Chieri 1926, così la racconta una rivista d’arte

“Più che pel suo patrimonio artistico e storico, è nota per lo scintillante freisa e per le sue ortaglie”.

di Bruno Bonino

 

Una rivista edita a Milano pubblicava circa un secolo un articolo, scritto da Carlo Merini, che parlava di Chieri, città ricca d’arte e di storia e che secondo lui era scarsamente conosciuta forse perché troppo vicina a Torino. La rivista, edita da Sonzogno, si chiamava Varietas, si occupava di arte, viaggi e cultura, era riccamente illustrata e usciva con cadenza mensile. Il testo riguardante Chieri uscì nel gennaio 1926 ed è riportato nel seguito.

 

“Chieri, la medievale “città dalle cento torri”. Dimenticata dal forestiero, frettolosamente ricordata dalle guide, essa meriterebbe un più diffuso cenno. Ha origini remotissima: Plinio la menziona. Arsa nel 1155 dal Barbarossa, risorta tre anni dopo, vi sostò nel 1494 e nel 1495 Carlo VIII di Francia, alla partenza e al ritorno dall’impresa di Napoli; subì vicende complicate e tumultuose e divenne, nel 1785, principato a favore del duca d’Aosta, Vittorio Emanuele.

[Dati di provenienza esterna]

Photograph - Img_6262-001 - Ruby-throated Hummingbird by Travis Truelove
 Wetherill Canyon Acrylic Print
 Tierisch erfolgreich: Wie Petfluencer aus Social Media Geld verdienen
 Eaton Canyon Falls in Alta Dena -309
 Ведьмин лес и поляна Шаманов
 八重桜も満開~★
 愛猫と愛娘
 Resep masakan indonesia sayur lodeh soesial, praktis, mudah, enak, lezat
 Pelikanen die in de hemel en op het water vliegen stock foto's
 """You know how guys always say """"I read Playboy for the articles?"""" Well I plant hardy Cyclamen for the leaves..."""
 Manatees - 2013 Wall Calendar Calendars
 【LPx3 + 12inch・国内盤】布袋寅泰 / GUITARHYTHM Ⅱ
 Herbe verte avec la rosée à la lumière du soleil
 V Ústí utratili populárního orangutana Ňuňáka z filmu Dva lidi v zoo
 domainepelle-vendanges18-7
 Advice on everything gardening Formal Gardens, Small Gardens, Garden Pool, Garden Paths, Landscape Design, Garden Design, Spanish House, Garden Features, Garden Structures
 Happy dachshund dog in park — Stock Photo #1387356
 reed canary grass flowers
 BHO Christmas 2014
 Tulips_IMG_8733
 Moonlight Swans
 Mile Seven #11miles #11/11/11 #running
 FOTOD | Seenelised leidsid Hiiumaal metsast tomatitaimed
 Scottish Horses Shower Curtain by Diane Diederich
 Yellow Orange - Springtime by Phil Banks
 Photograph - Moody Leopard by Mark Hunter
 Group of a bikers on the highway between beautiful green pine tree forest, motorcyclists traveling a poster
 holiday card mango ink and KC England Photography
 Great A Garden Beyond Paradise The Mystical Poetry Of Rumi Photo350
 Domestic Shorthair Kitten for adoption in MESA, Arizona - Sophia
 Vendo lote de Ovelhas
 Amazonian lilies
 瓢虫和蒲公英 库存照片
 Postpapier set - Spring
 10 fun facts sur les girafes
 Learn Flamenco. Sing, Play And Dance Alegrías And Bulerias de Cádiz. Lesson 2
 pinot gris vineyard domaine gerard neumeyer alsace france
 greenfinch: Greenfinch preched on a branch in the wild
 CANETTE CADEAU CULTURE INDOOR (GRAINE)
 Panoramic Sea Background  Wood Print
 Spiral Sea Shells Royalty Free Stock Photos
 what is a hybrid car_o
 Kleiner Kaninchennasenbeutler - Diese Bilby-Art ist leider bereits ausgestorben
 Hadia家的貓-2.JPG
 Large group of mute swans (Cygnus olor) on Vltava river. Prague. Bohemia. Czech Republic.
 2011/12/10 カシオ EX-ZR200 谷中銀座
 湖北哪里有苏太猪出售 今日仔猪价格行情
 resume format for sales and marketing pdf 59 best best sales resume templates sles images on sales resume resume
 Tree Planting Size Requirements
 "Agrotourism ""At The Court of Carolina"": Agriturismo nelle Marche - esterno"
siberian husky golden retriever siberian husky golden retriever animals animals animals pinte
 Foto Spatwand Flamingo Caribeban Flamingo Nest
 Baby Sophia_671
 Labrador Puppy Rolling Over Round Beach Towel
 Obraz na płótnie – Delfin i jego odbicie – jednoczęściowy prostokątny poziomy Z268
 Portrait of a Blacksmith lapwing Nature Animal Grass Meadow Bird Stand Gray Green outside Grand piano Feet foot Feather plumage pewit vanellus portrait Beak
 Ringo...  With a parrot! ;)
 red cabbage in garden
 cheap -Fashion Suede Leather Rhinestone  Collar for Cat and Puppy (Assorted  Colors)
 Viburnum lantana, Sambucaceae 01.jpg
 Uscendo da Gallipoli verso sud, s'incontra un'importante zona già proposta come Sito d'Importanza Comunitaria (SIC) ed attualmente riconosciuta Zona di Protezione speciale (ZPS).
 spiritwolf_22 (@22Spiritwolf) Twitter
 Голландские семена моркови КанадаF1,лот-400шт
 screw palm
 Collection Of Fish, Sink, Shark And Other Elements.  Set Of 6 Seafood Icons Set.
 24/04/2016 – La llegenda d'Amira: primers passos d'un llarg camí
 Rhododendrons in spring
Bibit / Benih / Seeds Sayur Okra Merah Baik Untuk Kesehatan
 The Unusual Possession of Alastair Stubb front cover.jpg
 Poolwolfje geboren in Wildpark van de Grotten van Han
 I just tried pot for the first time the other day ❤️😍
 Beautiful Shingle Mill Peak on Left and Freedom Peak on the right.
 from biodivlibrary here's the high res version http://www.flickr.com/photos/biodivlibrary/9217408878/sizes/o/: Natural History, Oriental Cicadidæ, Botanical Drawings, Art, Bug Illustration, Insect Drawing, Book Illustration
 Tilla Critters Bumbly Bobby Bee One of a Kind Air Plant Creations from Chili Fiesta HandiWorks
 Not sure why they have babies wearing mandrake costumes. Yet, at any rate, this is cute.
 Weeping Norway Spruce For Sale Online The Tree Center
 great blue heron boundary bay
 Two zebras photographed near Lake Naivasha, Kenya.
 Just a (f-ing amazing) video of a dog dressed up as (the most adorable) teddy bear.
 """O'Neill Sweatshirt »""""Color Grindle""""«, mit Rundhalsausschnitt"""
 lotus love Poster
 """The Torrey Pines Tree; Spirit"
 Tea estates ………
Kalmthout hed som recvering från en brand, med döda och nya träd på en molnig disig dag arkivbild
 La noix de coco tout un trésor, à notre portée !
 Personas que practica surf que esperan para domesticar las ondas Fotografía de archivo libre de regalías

Ricca d’arte, di storia e d’industrie, le nuoce forse la vicinanza di Torino. Rarissimi capitano i visitatori per le sue stradicciole vellutate d’erba o sostano sotto il suo splendido arco di trionfo eretto nel 1580 per onorare Emanuele Filiberto. Eppure ha templi importanti: un Duomo in perfetto stile gotico, anteriore al 1037, con sepolcri illustri, la più grande – osserva lo Stroffarello – fra le cattedrali del Piemonte; S. Domenico, con l’attiguo convento ove risiedé, dal 1427 al 1434, l’Ateneo Torinese; S. Filippo del Juvarra; S. Giorgio, sul poggio omonimo da cui si scorgono, nella cornice dei fitti vigneti, i superstiti castelli della Rocchetta e della Mina; S. Antonio; S. Bernardino… Ovunque, in codeste chiese, sono tele di sommi pittori e nelle vie, anche nelle case più meschine, non un muro dal quale non escano preziose vestigia architettoniche. Oggi, la città si sviluppa nelle industrie e nei commerci con più di trenta grandi stabilimenti e con la caratteristica fabbricazione “a domicilio” delle coperte, per cui un gigantesco telaio troneggia in molte abitazioni, occupandone spesso l’unica stanza dal pavimento al soffitto. Con tutto ciò essa conserva la sua vecchia fisionomia tra il campereccio e l’austero. Donne sulle porte, sedute davanti agli arcolai. Qua e là, angoli sepolti in un grigiore claustrale. Lunghi e alti muri rossicci in fondo ai quali scantona il saio di un domenicano o biancheggia l’alone di una suora. Siamo a dieci chilometri da Torino e par d’esserne lontanissimi. Chieri, più che pel suo patrimonio artistico e storico, è nota per lo scintillante freisa e per le sue ortaglie. Nominate Chieri e non vi diranno “la città dalle cento torri, patria dei Balbo e dei Benso, tomba del Cottolengo”, ma, semplicemente, “la città del cardo”, del quale, imbevuto in un succo bollente, i piemontesi sono ghiottissimi.”